Arnulf Grubler studies patterns and drivers of technological change and how they affect the environment. His research comprises four main analytical areas: 1) empirical case studies on past and present technological transitions, with emphasis on energy, transport, and communication systems; 2) development of experimental mathematical models that attempt to capture the main “stylized facts” derived from the empirical case studies; 3) integrated assessment modeling of long-term greenhouse gas emissions and analysis of technology portfolios that could lead to climate stabilization from a multi-gas, multi-sector perspective; and 4) spatially explicit modeling of demographic and economic change as input to technology diffusion and climate impact assessment studies.
Empirical Case Studies of Technological Change
The empirical work tries to answer three main questions: How is innovation uncertainty on feasibility, costs, and impacts of new technologies overcome; What is the relationship between supply push and demand pull factors in the diffusion of new technologies; What are characteristic rates of change and how these differ across different technologies and diffusion contexts. Case studies include historical as well as existing and emerging new technologies.
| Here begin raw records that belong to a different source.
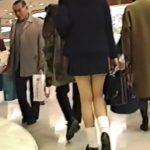 【盗撮動画】これほどの人混みの中でリスクを冒してまで撮影するのは制服美脚JKの生パンチラしかない!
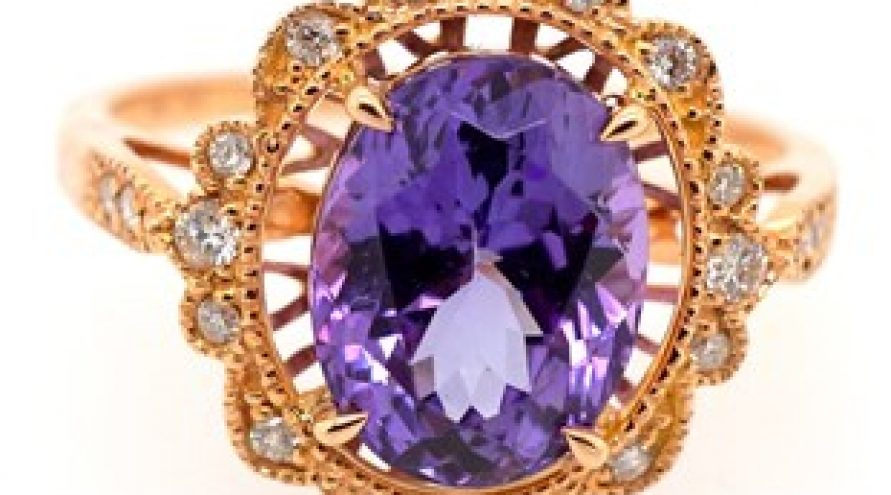 18 K Yellow Gold Unheated Tanzanite and Diamond Ring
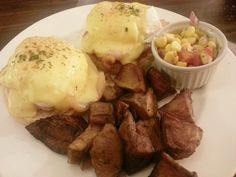 eggs benedict from sugar cafe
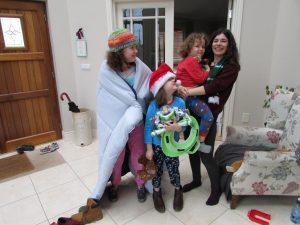 Sonia con los niños en Irlanda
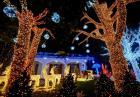 Domy w świątecznych szatach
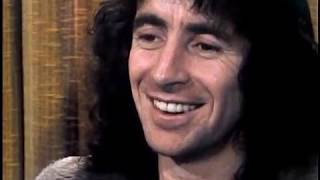 Bon Scott - London, England Interview (1977)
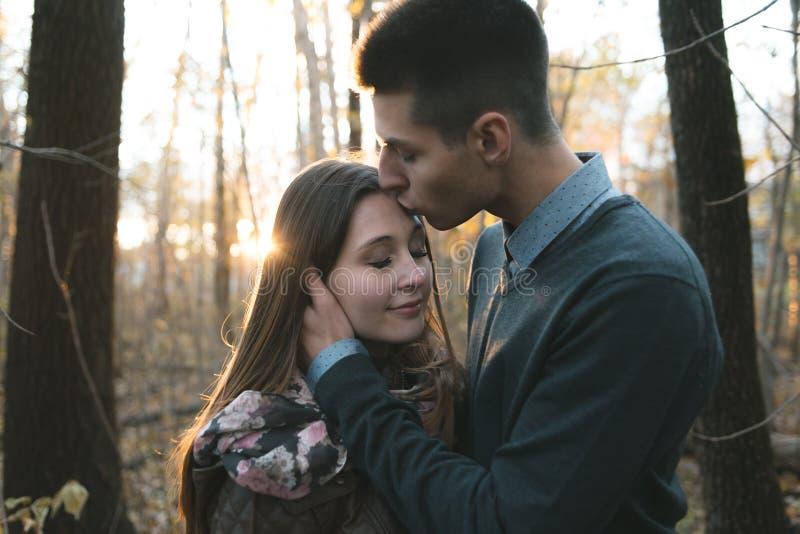 Couples de l'adolescence au parc d'automne photographie stock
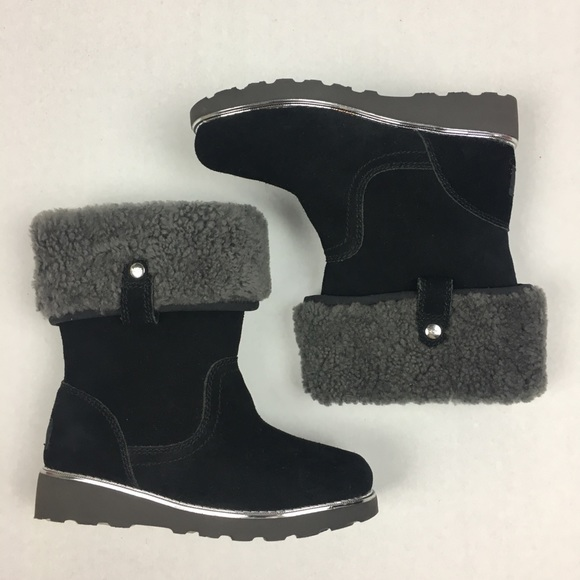 0b3b69cc4f9 Ugg girl boots size 13 kids suede shoes Wool black NWT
Modeling Technological Change
New experimental, stylized models are developed that aim at gaining a better understanding of the dynamics of technological change as arising from three main, interrelated features: uncertainty, increasing returns to adoption, and changes in the knowledge stock underlying new technologies (resulting from both directed R&D activities, knowledge spillover effects, as well as user-supplier interactions). Mathematically, the resulting models deal with stochastic, non-convex optimization problems. Recent research also aims at replacing the traditional social planner perspective by a multi-agent approach in models of technological change.
Long-term Greenhouse Gas Emissions and Climate Stabilization Scenarios
In a larger collaborative framework integrated assessment models are used to explore uncertainties in future greenhouse gas emissions through a scenario approach and to analyze technology portfolios that could ultimately lead to climate stabilization. The research emphasis is on exploration of key uncertainties, analysis of optimal technology portfolios that enable hedging against a variety of climate and mitigation risks, and on inter-sectorial linkages and feedbacks between the energy, agriculture and forestry sectors.
Spatially Explicit Scenarios
This research addresses the issue of how to represent spatial heterogeneity in long-term demographic and economic change scenarios that are key determinants framing climate change vulnerabilities as well as technology adoption potentials. Ongoing research combines both demographic, economic, as well as urbanization scenarios with stochastic gravity-models of spatial interactions and location to produce spatially explicit maps of future human activities.